Robbie Savage, who seems to have turned himself into a kind of trade union official for the Welsh team much in the way that Gary Neville has for England, was adamant. "The FAW must speak to the players and they must speak to Mark Hughes. But don't make Gary Speed apply for the job, offer it to Gary Speed and Brian Flynn. It's not just me who wants that, it's everybody in that squad.

"You saw the reception Gary had when he came off, and I think if he was made manager, a lot of the older players would stick around." Savage then said he would carry on playing for Wales no matter who took over, which, as so often with the Birmingham City midfielder, rather undermined his militancy.

Some in the FAW have been muttering openly about being held to ransom by their players. But if Toshack and Speed are unacceptable to either party, Ian Rush, who despite only a few games as manager of Chester, impressed as an under-17 coach and has a playing record to demand respect, might be the compromise candidate.

Sam Allardyce, Speed's manager at Bolton, doubted he could combine the task of playing at the Reebok Stadium and managing Wales, even if he has retired from the international game. "I know from personal experience that when you stop playing it's the worst time in your life," he said, arguing that logically Speed should retire from all football before taking over in Cardiff. "If Mark Hughes found it difficult coaching Wales and managing in the Premiership, why should Gary find it any easier playing?"

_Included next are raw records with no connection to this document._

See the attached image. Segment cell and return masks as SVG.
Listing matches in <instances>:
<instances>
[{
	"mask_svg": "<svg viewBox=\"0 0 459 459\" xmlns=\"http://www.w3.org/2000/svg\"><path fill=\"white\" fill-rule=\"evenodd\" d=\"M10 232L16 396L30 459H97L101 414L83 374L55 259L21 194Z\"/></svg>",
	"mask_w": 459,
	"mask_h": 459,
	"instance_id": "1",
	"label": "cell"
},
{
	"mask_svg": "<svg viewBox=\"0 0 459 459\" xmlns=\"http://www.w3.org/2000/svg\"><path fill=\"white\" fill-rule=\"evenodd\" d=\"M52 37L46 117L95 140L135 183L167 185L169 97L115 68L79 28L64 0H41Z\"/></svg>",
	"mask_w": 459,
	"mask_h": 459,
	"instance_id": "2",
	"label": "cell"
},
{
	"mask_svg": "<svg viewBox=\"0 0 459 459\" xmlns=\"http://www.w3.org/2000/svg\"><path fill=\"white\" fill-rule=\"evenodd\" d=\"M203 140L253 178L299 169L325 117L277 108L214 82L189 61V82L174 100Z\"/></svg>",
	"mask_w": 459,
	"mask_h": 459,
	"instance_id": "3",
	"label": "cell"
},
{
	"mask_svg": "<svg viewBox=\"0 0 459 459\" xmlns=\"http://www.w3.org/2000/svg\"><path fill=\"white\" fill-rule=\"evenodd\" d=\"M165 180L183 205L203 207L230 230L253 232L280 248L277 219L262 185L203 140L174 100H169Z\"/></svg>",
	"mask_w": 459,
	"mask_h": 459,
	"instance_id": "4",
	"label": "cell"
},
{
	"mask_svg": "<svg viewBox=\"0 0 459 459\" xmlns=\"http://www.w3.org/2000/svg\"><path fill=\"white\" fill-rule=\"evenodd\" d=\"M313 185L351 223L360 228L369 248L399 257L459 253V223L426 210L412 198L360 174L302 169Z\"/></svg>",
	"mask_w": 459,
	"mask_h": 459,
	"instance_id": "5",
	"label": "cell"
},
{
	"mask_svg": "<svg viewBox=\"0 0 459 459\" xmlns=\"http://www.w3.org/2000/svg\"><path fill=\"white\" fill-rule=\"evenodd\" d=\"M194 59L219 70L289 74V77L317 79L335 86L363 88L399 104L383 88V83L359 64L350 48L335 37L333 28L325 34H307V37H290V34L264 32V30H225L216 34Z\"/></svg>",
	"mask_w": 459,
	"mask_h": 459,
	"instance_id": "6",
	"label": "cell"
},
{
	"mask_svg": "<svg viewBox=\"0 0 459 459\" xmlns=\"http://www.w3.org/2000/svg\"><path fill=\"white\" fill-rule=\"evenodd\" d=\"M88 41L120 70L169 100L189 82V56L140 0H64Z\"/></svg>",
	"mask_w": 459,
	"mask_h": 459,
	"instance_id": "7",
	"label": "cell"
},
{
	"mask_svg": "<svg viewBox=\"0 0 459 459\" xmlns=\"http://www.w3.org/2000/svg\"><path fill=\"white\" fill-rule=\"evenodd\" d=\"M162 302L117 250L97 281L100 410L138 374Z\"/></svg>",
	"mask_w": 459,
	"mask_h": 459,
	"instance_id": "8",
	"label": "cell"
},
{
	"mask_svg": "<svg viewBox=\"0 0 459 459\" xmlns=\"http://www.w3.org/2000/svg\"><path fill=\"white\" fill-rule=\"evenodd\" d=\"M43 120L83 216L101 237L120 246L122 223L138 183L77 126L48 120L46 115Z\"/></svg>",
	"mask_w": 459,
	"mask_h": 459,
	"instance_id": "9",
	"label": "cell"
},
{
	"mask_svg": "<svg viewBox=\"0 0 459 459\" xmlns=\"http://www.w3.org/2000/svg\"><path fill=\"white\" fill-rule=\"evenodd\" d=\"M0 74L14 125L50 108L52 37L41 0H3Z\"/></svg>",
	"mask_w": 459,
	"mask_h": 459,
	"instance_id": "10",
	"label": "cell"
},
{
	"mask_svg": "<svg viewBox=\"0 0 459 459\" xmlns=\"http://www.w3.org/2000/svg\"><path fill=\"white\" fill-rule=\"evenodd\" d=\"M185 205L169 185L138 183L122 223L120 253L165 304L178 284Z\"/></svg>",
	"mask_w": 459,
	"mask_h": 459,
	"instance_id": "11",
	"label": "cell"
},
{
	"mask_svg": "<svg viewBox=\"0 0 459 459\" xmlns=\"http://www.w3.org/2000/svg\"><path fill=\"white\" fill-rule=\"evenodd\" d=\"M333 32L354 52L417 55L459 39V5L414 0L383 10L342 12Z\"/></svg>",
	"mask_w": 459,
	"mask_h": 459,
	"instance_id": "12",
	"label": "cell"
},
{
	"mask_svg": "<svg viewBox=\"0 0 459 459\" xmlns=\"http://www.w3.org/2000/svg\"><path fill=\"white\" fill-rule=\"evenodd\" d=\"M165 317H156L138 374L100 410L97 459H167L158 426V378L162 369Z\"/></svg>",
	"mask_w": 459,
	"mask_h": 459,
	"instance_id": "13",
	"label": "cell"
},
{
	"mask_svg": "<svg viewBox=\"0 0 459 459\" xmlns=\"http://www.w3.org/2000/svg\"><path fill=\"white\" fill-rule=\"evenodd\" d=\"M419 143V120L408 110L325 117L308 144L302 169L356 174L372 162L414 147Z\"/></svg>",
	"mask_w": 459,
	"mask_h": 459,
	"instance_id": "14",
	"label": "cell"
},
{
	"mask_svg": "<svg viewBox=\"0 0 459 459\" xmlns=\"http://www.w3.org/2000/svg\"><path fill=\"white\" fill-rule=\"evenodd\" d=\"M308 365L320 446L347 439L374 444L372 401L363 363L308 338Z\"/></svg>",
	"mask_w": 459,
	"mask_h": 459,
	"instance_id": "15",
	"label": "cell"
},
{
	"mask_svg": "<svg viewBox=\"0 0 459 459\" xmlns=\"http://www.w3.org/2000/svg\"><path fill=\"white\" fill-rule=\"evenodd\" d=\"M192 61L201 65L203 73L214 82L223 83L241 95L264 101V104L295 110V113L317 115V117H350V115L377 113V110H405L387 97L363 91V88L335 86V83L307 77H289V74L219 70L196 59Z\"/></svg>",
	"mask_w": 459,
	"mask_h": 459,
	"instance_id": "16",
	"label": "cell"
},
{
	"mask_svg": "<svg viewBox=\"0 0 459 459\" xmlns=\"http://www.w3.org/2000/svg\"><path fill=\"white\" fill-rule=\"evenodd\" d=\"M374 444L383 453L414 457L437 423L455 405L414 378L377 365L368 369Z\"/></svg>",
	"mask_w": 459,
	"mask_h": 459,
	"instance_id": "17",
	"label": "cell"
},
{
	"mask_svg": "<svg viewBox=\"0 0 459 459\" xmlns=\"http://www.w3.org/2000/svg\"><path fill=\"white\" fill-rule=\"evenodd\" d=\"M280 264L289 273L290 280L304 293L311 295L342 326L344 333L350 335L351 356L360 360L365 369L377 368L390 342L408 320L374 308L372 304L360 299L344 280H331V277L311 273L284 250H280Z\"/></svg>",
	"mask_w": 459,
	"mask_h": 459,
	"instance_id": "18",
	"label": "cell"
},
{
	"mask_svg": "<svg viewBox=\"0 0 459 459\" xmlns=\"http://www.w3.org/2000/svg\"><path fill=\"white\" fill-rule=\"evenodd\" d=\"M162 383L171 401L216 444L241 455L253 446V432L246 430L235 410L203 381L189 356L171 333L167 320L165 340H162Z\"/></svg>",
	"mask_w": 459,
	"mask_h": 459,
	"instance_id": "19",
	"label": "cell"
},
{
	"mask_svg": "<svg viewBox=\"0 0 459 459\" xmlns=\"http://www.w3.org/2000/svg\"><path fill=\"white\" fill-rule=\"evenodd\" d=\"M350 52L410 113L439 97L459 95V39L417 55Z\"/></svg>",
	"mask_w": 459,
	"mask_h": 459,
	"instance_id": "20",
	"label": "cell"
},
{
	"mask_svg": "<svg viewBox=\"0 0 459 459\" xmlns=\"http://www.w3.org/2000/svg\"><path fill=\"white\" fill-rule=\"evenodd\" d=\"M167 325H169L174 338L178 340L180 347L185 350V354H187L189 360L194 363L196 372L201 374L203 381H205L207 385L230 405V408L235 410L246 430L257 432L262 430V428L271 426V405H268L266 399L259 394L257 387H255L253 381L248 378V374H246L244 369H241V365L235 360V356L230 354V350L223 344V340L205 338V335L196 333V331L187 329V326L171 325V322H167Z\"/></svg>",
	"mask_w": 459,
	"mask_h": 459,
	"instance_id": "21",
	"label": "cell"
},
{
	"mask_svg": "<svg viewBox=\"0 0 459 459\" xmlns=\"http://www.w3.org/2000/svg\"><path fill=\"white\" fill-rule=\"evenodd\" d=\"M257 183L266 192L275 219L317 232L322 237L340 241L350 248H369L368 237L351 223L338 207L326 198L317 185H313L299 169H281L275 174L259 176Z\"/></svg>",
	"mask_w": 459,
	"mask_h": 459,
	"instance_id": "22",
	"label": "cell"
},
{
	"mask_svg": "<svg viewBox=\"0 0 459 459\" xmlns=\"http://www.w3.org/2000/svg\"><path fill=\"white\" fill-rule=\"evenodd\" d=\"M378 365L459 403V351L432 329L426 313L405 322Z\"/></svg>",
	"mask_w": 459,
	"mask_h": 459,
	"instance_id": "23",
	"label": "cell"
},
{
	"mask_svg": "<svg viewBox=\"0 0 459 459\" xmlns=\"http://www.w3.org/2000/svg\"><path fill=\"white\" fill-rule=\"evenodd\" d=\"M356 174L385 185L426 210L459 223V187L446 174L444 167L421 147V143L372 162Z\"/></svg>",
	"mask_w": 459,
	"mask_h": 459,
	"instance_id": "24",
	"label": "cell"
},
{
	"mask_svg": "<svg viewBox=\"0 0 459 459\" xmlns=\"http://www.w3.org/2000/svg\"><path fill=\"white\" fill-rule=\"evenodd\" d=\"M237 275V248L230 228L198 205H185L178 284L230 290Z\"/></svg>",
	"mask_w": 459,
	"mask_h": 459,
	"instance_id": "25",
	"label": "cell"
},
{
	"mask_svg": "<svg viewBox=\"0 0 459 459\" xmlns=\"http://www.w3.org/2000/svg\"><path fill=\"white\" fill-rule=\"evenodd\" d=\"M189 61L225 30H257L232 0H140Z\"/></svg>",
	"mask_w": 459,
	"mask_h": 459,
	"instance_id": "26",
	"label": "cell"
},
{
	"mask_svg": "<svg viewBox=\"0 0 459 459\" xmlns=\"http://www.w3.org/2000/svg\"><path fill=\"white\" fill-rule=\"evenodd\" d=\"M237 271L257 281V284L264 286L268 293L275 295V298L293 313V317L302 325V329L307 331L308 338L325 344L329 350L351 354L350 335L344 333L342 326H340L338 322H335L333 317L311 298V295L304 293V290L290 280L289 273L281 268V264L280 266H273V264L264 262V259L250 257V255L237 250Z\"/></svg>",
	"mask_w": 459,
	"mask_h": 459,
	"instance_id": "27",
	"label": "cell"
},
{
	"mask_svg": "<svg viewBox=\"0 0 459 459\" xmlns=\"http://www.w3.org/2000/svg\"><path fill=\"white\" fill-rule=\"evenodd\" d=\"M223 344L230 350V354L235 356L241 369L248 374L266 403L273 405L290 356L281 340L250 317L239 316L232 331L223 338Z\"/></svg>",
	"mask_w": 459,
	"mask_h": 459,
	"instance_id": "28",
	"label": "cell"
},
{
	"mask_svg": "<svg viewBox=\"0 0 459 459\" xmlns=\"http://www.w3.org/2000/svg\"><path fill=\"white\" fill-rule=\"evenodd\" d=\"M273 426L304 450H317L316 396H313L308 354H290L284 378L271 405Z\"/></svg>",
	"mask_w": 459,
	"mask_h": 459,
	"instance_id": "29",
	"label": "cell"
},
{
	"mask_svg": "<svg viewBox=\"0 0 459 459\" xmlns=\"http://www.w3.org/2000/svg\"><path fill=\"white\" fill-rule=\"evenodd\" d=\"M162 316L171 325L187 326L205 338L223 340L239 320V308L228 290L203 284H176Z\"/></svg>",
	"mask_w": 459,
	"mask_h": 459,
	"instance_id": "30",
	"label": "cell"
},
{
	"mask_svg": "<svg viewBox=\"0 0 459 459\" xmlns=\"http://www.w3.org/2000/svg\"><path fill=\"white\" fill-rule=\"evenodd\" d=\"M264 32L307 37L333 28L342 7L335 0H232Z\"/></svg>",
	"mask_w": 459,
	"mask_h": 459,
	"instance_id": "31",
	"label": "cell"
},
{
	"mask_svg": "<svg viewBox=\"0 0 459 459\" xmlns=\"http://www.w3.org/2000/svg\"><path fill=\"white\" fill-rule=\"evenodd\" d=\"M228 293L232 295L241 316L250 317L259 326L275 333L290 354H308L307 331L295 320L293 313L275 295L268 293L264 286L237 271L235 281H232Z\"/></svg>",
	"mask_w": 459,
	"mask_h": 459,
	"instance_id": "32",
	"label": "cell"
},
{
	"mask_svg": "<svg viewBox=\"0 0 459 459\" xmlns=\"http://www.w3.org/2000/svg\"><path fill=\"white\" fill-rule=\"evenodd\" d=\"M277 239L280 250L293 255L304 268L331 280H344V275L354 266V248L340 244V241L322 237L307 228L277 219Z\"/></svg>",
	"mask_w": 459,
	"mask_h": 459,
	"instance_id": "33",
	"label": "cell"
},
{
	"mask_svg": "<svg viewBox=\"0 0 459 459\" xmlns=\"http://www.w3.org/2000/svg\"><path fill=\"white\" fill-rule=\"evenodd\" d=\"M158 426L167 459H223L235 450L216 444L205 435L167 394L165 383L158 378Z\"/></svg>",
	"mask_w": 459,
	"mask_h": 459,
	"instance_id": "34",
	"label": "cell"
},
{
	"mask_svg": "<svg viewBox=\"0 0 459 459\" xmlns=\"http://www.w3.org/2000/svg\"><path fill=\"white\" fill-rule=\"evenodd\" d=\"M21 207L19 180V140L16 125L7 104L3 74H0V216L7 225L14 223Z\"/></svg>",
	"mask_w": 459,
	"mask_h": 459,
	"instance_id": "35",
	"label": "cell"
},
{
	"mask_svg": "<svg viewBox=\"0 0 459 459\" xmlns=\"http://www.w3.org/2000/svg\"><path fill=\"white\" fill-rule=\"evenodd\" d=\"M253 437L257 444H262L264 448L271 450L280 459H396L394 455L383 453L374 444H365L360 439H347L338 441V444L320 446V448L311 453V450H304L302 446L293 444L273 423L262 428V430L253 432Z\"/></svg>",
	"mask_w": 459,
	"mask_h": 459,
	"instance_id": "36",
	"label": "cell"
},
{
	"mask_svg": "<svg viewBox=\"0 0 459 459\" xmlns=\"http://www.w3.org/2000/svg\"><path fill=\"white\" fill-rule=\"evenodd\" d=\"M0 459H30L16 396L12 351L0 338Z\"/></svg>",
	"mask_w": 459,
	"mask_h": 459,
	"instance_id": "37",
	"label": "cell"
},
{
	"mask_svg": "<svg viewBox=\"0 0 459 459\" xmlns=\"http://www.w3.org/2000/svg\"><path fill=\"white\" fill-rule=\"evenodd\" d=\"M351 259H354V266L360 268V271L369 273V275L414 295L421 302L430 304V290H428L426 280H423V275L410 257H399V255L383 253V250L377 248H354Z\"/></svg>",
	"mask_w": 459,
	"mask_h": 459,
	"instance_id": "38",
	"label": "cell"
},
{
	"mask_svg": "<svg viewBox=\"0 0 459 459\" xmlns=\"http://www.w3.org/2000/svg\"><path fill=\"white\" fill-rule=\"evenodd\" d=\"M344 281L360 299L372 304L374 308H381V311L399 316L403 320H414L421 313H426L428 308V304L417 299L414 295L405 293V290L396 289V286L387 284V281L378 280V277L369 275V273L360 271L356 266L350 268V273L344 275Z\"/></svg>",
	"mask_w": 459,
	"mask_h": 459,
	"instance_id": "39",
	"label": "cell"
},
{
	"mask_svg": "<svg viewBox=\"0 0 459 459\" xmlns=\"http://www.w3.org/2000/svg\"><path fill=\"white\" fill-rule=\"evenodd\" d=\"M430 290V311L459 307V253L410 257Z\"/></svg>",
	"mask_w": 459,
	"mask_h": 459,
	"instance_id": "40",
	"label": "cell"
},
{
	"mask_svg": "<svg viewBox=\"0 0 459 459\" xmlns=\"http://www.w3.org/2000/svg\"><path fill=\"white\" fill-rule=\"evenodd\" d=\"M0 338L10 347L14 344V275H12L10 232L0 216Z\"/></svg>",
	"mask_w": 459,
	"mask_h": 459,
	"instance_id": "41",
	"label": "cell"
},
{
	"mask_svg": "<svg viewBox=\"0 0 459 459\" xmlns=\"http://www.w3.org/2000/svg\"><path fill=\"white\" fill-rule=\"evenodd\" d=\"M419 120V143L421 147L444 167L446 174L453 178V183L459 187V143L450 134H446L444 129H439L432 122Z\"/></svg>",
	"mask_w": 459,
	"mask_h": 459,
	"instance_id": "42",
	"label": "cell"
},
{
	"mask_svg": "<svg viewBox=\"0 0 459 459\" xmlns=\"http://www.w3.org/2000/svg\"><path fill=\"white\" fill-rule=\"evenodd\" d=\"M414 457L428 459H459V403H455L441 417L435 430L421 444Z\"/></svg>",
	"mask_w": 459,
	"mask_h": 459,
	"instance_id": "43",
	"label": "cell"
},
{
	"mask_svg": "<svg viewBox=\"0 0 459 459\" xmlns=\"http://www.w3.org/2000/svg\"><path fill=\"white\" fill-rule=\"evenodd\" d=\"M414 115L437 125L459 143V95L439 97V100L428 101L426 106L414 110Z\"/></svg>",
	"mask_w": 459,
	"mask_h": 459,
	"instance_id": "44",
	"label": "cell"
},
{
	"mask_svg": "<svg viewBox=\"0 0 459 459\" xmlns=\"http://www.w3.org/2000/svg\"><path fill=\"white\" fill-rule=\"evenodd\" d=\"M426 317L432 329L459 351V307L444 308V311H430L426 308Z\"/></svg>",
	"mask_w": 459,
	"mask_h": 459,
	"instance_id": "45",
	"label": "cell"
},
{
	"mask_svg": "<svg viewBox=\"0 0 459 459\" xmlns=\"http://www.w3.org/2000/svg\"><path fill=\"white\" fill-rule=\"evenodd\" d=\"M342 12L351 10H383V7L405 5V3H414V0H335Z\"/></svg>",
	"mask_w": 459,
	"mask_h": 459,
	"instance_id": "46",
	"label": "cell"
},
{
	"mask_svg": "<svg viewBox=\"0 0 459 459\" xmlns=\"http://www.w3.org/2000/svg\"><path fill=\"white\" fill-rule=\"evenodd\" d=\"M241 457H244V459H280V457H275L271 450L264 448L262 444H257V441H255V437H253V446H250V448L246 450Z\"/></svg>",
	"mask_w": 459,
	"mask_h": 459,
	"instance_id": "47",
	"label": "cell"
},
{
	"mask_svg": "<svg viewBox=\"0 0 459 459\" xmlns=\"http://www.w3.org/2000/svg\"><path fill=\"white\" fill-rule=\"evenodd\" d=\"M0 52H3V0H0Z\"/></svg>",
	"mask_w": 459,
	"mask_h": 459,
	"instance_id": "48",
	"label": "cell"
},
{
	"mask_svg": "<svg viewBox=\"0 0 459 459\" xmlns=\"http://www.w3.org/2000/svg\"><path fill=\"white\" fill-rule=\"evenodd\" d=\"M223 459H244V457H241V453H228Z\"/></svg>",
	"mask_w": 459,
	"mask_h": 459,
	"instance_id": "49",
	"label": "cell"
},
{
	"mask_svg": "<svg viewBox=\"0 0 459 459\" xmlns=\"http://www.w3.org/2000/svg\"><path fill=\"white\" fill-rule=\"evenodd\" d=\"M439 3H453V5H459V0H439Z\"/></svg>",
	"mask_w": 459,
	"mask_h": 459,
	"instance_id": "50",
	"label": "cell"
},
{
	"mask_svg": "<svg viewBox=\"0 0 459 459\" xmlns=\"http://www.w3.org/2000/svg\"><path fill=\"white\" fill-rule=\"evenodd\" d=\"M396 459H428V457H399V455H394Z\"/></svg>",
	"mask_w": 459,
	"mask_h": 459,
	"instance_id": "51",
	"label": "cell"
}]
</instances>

There is more than just raw dressing-room sentiment behind appointing Speed, especially with Flynn as his assistant. Virtually every Welshman, bar the eternally optimistic Robert Earnshaw, believes the only thing that can be salvaged from this campaign is to deliver a rather more spirited performance against England in Cardiff than they did in Manchester. The 2006 World Cup is now a fantasy after just four games.

It is a long way and a long slog towards the 2008 European Championship, by then all of Wales' significant players bar Danny Gabbidon, Earnshaw, Simon Davies and Craig Bellamy will be over 30 or gone completely. There is talent in the shape of Carl Fletcher but the Under-21 side has been dreadful for years. There is not much for Toshack to work on and, if he is appointed, expectations will be great and possibly unsustainable. If Speed is to learn his trade, a fallow time might be the best place to start. It worked for Hughes and it might again.

Welsh assembly candidates for coach's job

John Toshack

Managed Swansea, Real Madrid and Real Sociedad with success and is eminently the most qualified candidate. But recent triumphs have been few and many players dislike him. Managed Wales for one match 10 years ago before walking away.

Gary Speed

Has a Uefa B coaching certificate but otherwise is entirely untried. He would, however, command the support of the dressing room he captained until Wednesday night. Has a two-year playing contract at Bolton and may not fancy the drop in wages.

Brian Flynn

Has supporters in the FAW, especially from North Wales. Did reasonably well for Wrexham and Swansea but lacks the charisma of the other candidates. Nevertheless, may still have a role to play as many feel he would make a fine assistant to Speed.